Categories: Commentary

4 replies »

  1. Thank you Senator Benning for your reasoned position on the “Clean Heat Standard” Yesterday afternoon (6/1/22) I had a young lady claiming to be conducting a survey on the behalf of VPIRG, come to my door wanting to engage me on the topic of Global Warming, Climate Change, and all things “Green”. Her first question was “how worried are you about “Global Warming?” I told her, “probably less than most”. She then asked me why ? I proceeded to tell her that making fossil fuels more expensive for the people of that State of Vermont, while mega polluters like China, and India are still planning on building more coal fired power plants, was the like urinating into the wind or shooting one’s self in the foot, and I don’t particularly like inflicting pain on myself, so someone else can take advantage of what I am denied . I don’t think she, or VPIRG are of the same mind as I am, as she did not continue to try to engage me at that point, and just suggested I check out the VPIRG web site, thanked me, and left. The fact of the matter is we already live in one of the most ecologically green states in our country, say nothing of the rest of the world, and if you took all 600,000 of we Vermonters, and exterminated us, it would not make a wits worth of difference in the climate change big picture. Bottom line it is my position that the eco-freakos should leave me (and others like me) alone, until a lot bigger part of the problem realizes that there is a problem, and when they start to catch up with us, then worry about staying ahead of the Jones’s. Bye the bye, the young lady stated that she was a Rhode Island resident, going to UVM, and was on summer break. I wanted to ask her if she didn’t think her time might be better spent convincing the residents of her own state that they should bite the same bullet she was asking Vermonters to bite, but discretion being the better part of valor…

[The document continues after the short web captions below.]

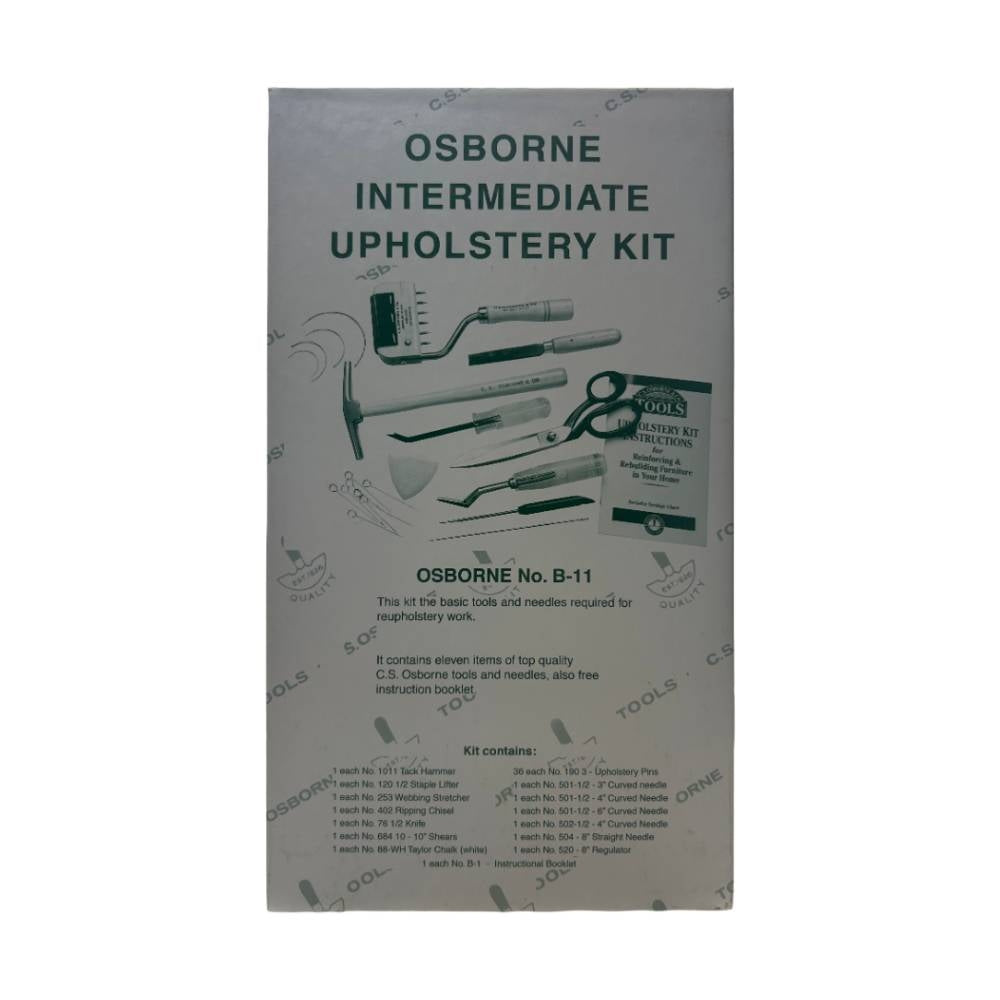 B-11 Intermediate Upholstery Kit Image 1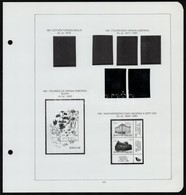 Komplett Magyar 1991, 1992, 1993, 1994, 1996, 2005 El?nyomott Albumlapok - Sonstige & Ohne Zuordnung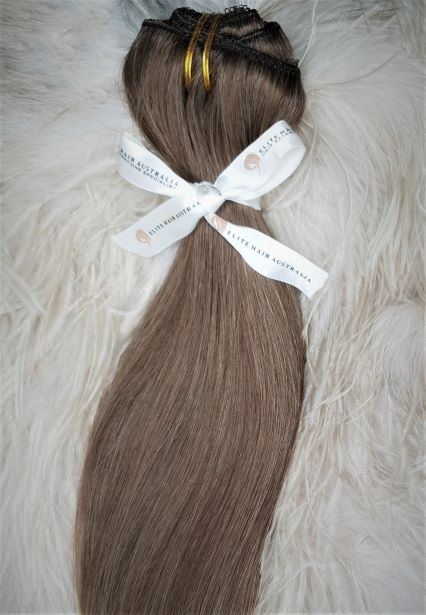 CLIP IN HAIR EXTENSIONS 120 GRAMS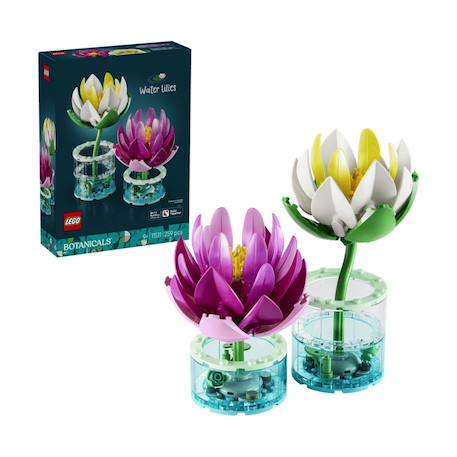 Botanicals les nénuphars 11511 Multicolore 2 - vertbaudet enfant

    • This is exactly what VPERG does, they send out cute young ladies and handsome young men to try to lecture grown adults about their life choices. Haven’t we learned yet that using discretionary tactics on brainwashed young minds just doesn’t work. Next time I hope you engage one like her in conversation. You did notice though after what you told her; she was totally disarmed as to how to respond to you. Brainwashing requires learned responses like training a dog. Unfortunately, that young lady will graduate and stay in Vermont to join the other braindead progs already here.

  2. So right Joe, most Democrats care not about the welfare of Vermonters. This discussion reminds me of a bumper sticker: “Hate America, vote Democrat “ – seen on a car in a nearby state.

  3. Here’s another take on Sen. Benning’s thoughts……..Let’s talk about sharing the pain.

    Joe Biden gave a televised speech last night on gun control and then immediately jumped on his helicopter and flew to his Delaware beach house. That same helicopter will likely return him and Dr. Jill Biden to the White House in a couple of days.

    Now what do you suppose the carbon foot print is for such helicopter rides?…..Probably more than heating your home with a fossil fuel for a month during a Vermont winter……..So Joe and Dr. Jill Biden…….How about sharing the pain with the rest of us?

    How about driving to the beach house in a Chevy Volt or Bolt…….Which ever one doesn’t have the exploding battery.